Stored data:
□ □ □ □ □

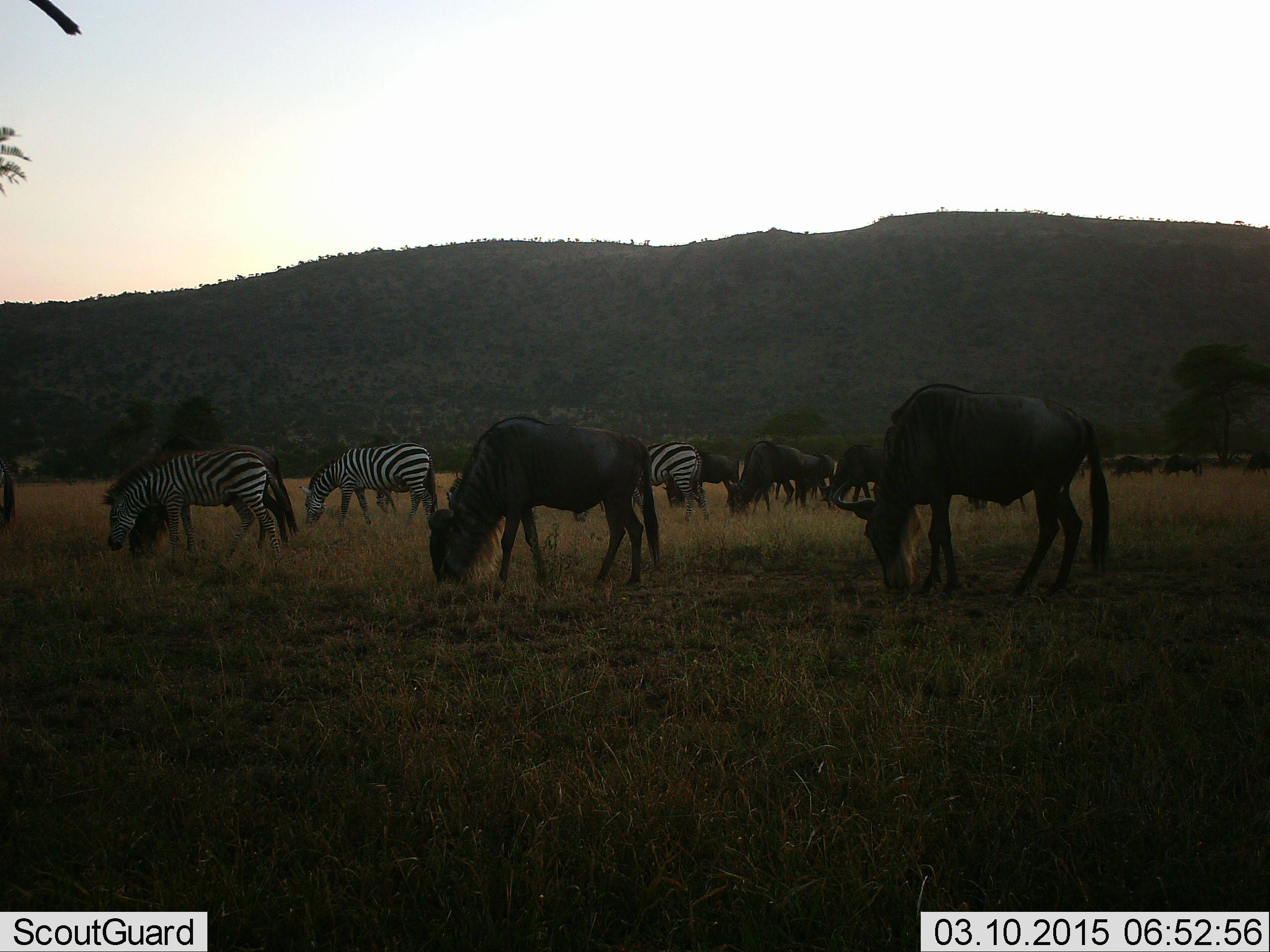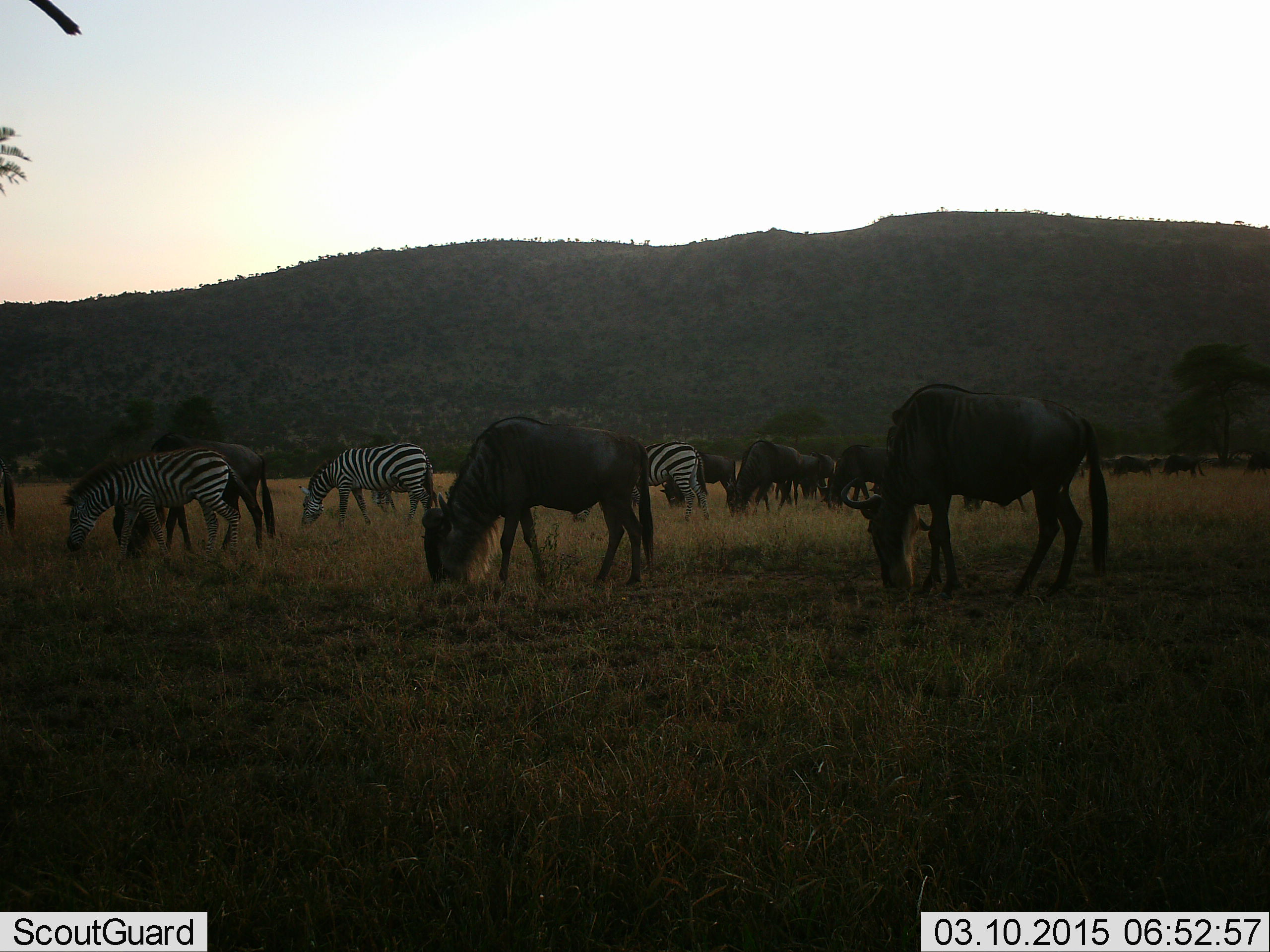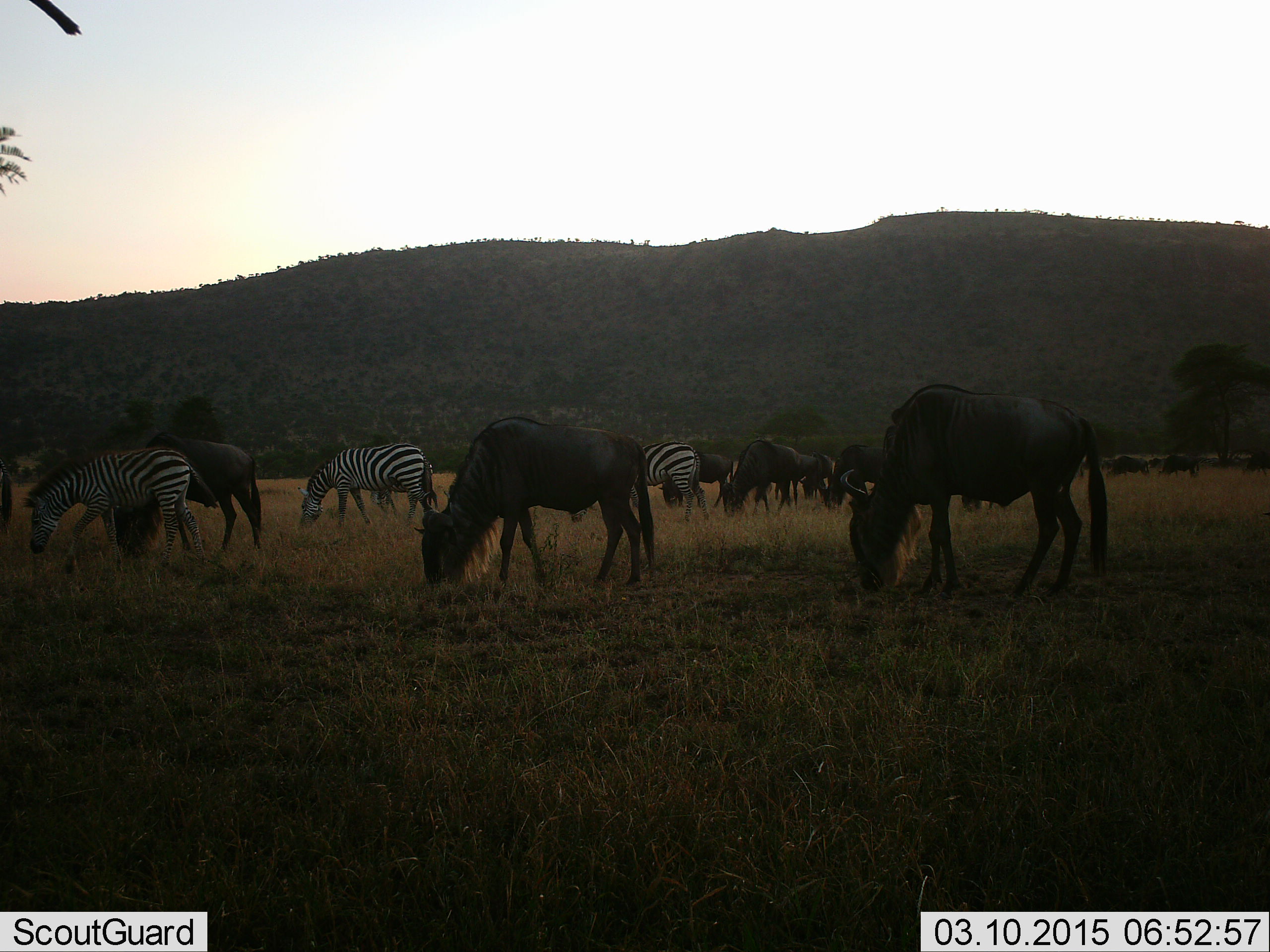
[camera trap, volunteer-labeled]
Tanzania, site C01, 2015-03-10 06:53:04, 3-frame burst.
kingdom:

□ □ □ □ □

What you should do: No line before the one containing "Tanzania, site C01, 2015-03-10" should be copied; restate that line and all the rest through the end of the data above word for word.

Exercise answer:
Tanzania, site C01, 2015-03-10 06:53:04, 3-frame burst.
kingdom:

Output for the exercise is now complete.